回到最初，从52步的 Thistlethwaite 开始

aubell

page 2 Getting from G1 into G2. What has been achieved so far (although it doesn't look like it) is the

correct orientation of edge pieces! In the present stage, the same is accomplished for corners, and also

the edge pieces FU, FD, BU, BD are brought into their slice. As is well known, corners do not in general

have a natural orientation, but here, roughly speaking, we shall line them all up the same way. More

precisely, note that each corner piece has either a L-facet or a R-facet: on completion of this stage

each of these facets will lie on either the L or the R face. In fact, the same will be true of the eight

edge pieces with L or R facets, in view of the statement above regarding FU, FD, BU, BD. There are

1082565 cases to consider here, this number being the product of 3^7(total number of corner orientations)

, and 12C4 (total number of arrangements of the set {FU, FD, BU, BD} amongst the twelve edge positions).

Surprisingly, with a certain amount of practice it is possible to get through this stage in at most 17

moves without tables; the same is most certainly not true of the next stage although there are only 29400

cases. However, with a few pages of tables this figure of 17 may be reduced to 13; with a great deal more

computation, it should be possible to reduce it further to 10. To "prove" that 10 moves were sufficient,

one would run through all 10-move sequences on the computer, and check that 1082565 different cases

resulted. This would take no more than a few hours of computer time, in view of certain short cuts

available by considering symmetries. Now to business. The twist of a corner is measured by looking at its

L or R facet and observing how this has been rotated in relation to the adjacent L or R face. Note that

quarter-turns of F and B faces alter the twist of corners, whereas all other moves in the group G1 have

no effect. Now in at most 4 moves in G1 try to obtain a position the edge pieces FU, FD, BU, BD are all

in the UD-slice. If this is not possible, get them all in the U-face in at most 4 moves.

■ ■ ■

◆ **练习题目**: 照抄这篇魔方文章中的一段文字，从“edge pieces with”这几个词开始，到“of corner orientations)”为止。 列表与这篇魔方文章没有关系。

■ ■ ■

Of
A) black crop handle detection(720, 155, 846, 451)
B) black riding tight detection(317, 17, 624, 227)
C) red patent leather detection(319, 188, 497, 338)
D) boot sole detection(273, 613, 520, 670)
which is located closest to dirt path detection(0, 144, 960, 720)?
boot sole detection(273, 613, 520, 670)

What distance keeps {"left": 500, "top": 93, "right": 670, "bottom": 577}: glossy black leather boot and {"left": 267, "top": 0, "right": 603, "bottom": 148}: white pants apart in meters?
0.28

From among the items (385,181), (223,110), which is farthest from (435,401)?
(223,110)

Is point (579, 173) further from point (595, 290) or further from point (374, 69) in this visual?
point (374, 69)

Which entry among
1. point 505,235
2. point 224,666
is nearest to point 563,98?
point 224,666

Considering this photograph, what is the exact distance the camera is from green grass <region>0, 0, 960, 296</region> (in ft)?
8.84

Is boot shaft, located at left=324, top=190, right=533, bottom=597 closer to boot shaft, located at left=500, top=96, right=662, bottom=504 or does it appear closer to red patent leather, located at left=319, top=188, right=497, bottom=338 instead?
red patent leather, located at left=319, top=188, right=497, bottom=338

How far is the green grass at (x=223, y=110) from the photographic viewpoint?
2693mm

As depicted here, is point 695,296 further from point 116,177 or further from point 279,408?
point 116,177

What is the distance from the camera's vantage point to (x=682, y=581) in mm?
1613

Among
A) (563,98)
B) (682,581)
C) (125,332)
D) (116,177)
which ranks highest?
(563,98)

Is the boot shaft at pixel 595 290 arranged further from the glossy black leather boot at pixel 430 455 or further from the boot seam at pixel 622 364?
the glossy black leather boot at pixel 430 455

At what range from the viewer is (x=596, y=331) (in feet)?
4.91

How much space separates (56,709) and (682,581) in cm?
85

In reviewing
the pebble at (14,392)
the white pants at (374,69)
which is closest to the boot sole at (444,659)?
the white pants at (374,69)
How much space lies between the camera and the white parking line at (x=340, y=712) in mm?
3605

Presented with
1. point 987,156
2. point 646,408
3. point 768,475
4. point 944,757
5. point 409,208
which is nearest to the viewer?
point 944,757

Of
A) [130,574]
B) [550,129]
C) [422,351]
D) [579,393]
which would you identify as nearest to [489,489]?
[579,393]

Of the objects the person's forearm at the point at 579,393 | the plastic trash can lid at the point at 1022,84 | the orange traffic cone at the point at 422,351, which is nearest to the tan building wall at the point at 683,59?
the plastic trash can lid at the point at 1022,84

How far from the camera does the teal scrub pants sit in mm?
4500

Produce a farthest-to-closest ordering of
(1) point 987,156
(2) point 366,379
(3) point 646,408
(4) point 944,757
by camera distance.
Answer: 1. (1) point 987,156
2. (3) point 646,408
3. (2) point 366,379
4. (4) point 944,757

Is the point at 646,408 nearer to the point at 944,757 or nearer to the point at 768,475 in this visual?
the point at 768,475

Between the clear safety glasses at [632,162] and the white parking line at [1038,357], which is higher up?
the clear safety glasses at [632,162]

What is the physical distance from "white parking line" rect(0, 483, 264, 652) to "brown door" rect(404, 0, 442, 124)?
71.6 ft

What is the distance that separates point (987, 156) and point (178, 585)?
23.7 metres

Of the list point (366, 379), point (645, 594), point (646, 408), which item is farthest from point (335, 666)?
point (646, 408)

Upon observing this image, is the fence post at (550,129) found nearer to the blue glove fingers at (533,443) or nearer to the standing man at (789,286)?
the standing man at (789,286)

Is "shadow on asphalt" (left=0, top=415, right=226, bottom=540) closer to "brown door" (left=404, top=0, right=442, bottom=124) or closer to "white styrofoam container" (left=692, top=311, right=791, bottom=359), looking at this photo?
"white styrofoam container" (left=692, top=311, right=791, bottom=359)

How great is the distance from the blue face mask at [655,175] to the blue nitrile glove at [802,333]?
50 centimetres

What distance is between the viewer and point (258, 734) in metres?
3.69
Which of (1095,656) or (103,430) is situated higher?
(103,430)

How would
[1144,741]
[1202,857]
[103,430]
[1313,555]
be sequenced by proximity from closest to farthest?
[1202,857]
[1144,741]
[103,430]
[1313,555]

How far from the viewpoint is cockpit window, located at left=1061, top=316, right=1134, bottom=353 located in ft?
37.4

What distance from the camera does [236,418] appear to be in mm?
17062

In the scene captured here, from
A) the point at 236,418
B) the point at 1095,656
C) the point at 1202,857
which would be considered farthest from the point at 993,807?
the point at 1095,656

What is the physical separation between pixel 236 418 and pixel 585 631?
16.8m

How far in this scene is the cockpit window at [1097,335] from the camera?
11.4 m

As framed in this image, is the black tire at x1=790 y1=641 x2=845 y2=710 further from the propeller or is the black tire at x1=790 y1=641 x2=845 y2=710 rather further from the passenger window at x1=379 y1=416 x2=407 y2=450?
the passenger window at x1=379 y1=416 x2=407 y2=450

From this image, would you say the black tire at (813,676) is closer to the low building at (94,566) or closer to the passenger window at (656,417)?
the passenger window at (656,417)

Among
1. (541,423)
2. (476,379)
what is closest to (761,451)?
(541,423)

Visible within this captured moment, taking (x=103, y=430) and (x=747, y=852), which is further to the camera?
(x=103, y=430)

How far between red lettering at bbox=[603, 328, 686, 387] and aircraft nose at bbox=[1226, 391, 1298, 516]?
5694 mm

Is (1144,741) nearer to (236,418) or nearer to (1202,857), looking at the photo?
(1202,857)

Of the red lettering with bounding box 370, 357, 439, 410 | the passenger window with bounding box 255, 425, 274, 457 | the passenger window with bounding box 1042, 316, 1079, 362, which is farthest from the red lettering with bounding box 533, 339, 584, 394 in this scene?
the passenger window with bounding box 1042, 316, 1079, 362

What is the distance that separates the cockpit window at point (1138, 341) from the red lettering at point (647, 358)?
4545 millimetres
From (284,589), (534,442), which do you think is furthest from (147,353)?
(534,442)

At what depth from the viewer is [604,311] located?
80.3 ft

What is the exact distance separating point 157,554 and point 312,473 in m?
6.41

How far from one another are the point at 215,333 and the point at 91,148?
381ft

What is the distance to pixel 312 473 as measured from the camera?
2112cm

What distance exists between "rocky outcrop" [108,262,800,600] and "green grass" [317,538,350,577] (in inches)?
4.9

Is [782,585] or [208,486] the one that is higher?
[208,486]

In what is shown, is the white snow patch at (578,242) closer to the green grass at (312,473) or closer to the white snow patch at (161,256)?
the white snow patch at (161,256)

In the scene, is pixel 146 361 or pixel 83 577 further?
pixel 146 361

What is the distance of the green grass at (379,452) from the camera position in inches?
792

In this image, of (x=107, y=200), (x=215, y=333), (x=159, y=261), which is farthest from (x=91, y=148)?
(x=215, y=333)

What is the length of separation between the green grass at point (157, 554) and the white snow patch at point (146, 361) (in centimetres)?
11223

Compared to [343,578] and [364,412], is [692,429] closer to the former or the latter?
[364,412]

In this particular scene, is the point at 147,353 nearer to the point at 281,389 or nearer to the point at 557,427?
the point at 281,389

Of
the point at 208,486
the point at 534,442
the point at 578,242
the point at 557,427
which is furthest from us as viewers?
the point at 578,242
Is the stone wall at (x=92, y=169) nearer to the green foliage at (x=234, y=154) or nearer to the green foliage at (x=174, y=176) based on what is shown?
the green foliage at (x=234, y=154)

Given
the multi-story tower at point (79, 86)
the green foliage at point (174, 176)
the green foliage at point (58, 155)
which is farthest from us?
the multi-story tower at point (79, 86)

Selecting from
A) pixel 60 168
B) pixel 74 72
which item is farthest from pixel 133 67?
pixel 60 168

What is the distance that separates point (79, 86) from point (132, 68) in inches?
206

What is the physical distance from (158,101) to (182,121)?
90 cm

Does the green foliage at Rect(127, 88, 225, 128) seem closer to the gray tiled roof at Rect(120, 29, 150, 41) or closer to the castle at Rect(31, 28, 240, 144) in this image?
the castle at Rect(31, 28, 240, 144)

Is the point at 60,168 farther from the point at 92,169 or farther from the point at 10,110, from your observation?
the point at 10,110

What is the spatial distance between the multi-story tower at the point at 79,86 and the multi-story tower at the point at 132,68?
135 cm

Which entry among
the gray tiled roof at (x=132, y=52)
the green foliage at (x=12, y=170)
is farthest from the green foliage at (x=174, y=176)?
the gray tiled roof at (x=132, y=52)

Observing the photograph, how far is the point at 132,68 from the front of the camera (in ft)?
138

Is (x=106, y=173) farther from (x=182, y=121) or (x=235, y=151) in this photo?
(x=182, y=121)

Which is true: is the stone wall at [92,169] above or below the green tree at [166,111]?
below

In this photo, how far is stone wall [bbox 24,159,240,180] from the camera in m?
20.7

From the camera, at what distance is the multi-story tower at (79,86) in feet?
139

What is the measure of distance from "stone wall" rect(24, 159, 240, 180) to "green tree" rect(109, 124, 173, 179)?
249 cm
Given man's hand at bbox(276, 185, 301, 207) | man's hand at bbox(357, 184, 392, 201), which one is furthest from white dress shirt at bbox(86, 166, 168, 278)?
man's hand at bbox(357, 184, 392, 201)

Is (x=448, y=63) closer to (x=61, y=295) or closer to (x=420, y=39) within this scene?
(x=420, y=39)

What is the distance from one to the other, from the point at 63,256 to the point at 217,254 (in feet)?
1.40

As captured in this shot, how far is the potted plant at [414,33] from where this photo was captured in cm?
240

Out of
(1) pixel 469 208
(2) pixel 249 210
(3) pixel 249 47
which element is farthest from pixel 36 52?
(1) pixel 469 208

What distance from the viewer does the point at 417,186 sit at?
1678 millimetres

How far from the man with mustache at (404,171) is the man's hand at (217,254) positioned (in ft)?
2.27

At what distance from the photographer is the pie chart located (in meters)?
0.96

■ ■ ■

◆ **本题解答**:
edge pieces with L or R facets, in view of the statement above regarding FU, FD, BU, BD. There are

1082565 cases to consider here, this number being the product of 3^7(total number of corner orientations)